Parameter estimates are the means of bootstrap pseudoreplicate distributions.

### Parameter uncertainty¶

Parameter uncertainties are estimated by numerically integrating the bootstrap pseudoreplicate distributions.

### Options¶

• num_bootstrap: number of bootstrap replicates
• perturb_size: how much to perturb each heat for random sampling
• exp_err: use experimental estimates of heat uncertainty. (overrides perturb_size.
• verbose: how verbose to be during the fit

## Least-squares regression¶

Weighted least-squares regression using scipy.optimize.least_squares. The residuals function is:

$\vec{r} = \frac{\vec{q}_{obs} - \vec{q}_{calc}(\vec{\theta})}{\vec{\sigma}_{obs}}$

where $$\vec{q}_{obs}$$ is a vector of the observed heats, $$\vec{q}_{calc}(\vec{\theta})$$ is a vector of heats observed with fit paramters $$\vec{\theta}$$, and $$\vec{\sigma}_{obs}$$ are the uncertainties on each fit.

This uses the robust Trust Region Reflective method for the nonlinear regression.

### Parameter estimates¶

The parameter estimates are the maximum-likelihood parameters returned by scipy.optimize.least_squares.
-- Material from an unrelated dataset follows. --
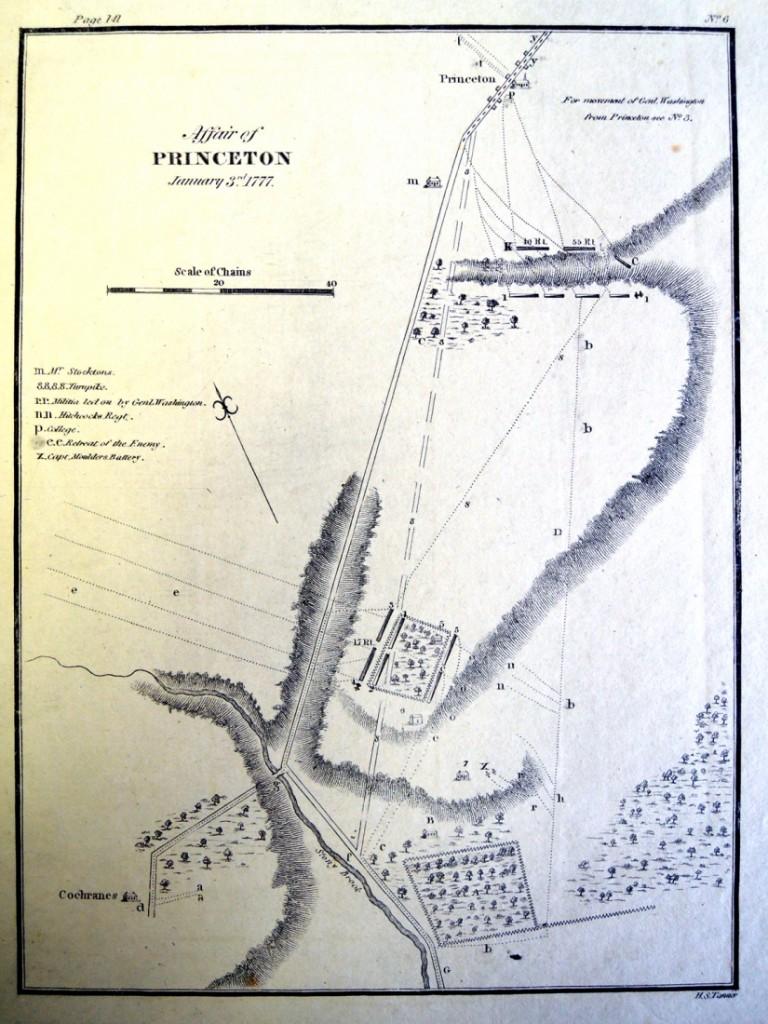 affairs of princeton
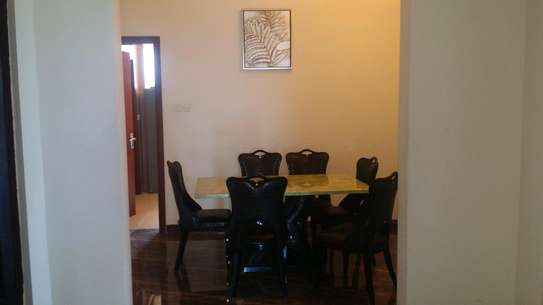 a 3 bedrooms fully furnished appartment is for rent at oysterbay image 3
### Parameter uncertainty¶

We first approximate the covariance matrix $$\Sigma$$ from the Jacobian matrix $$J$$ estimated by scipy.optimize.least_squares:

$\Sigma \approx [2(J^{T} \cdot J)]^{-1}$

We can then determine the standard deviation on the parameter estimates $$\sigma$$ by taking the square-root of the diagonal of $$\Sigma$$:

$\sigma = \sqrt(diag(\Sigma))$

Ninety-five percent confidence intervals are estimated using the Z-score assuming a normal parameter distribution with the mean and standard deviations determined above.

Warning

Going from $$J$$ to $$\Sigma$$ is an approximation. This is susceptible to numerical problems and may not always be reliable. Use common sense on your fit errors or, better yet, do Bayesian integration!